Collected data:
....................
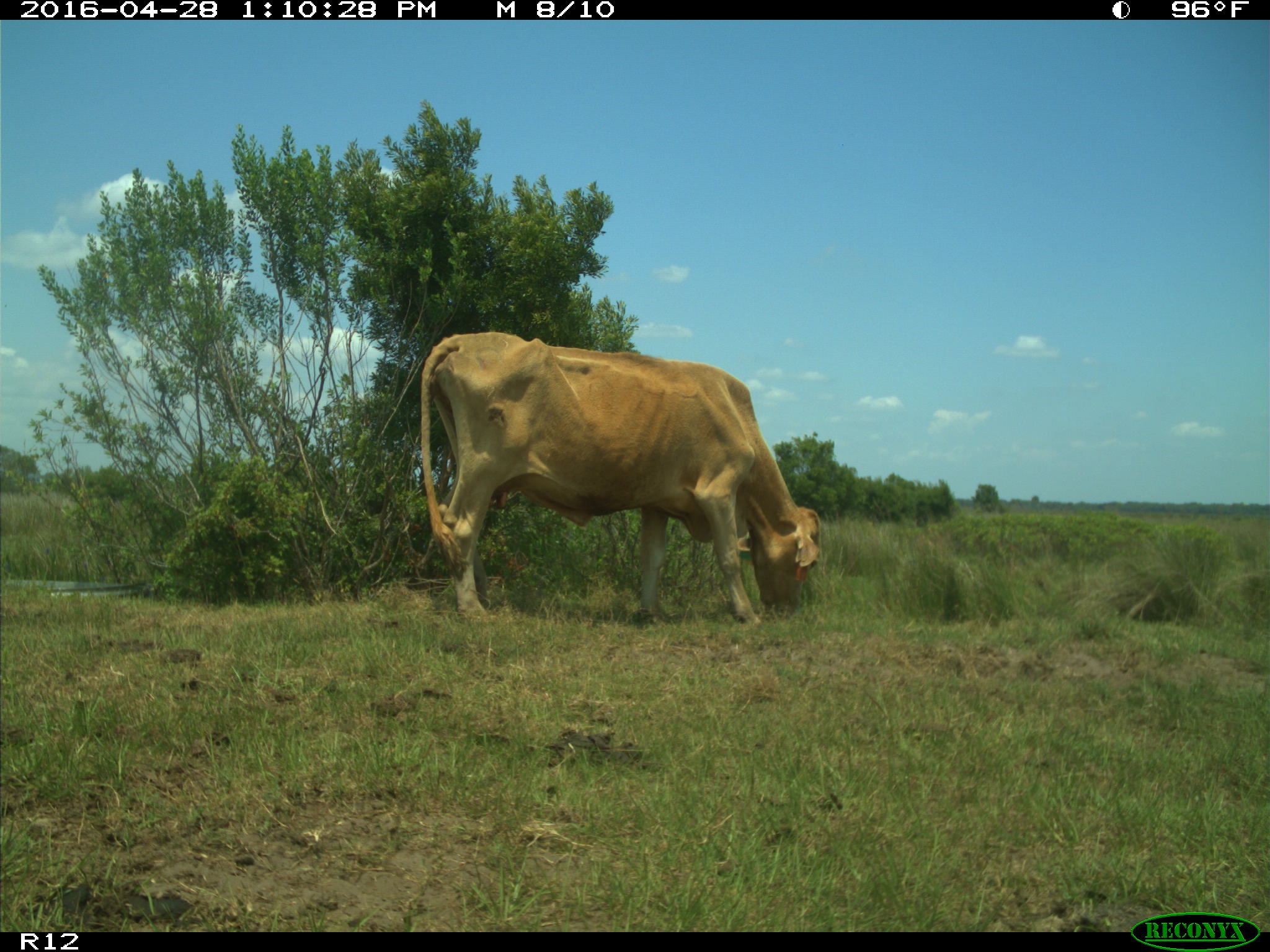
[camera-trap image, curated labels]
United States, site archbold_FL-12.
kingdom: Animalia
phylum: Chordata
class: Mammalia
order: Artiodactyla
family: Bovidae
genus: Bos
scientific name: Bos taurus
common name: domestic cow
....................
EXERCISE:
Without the images, print all of the lines above exactly.

ANSWER SECTION:
[camera-trap image, curated labels]
United States, site archbold_FL-12.
kingdom: Animalia
phylum: Chordata
class: Mammalia
order: Artiodactyla
family: Bovidae
genus: Bos
scientific name: Bos taurus
common name: domestic cow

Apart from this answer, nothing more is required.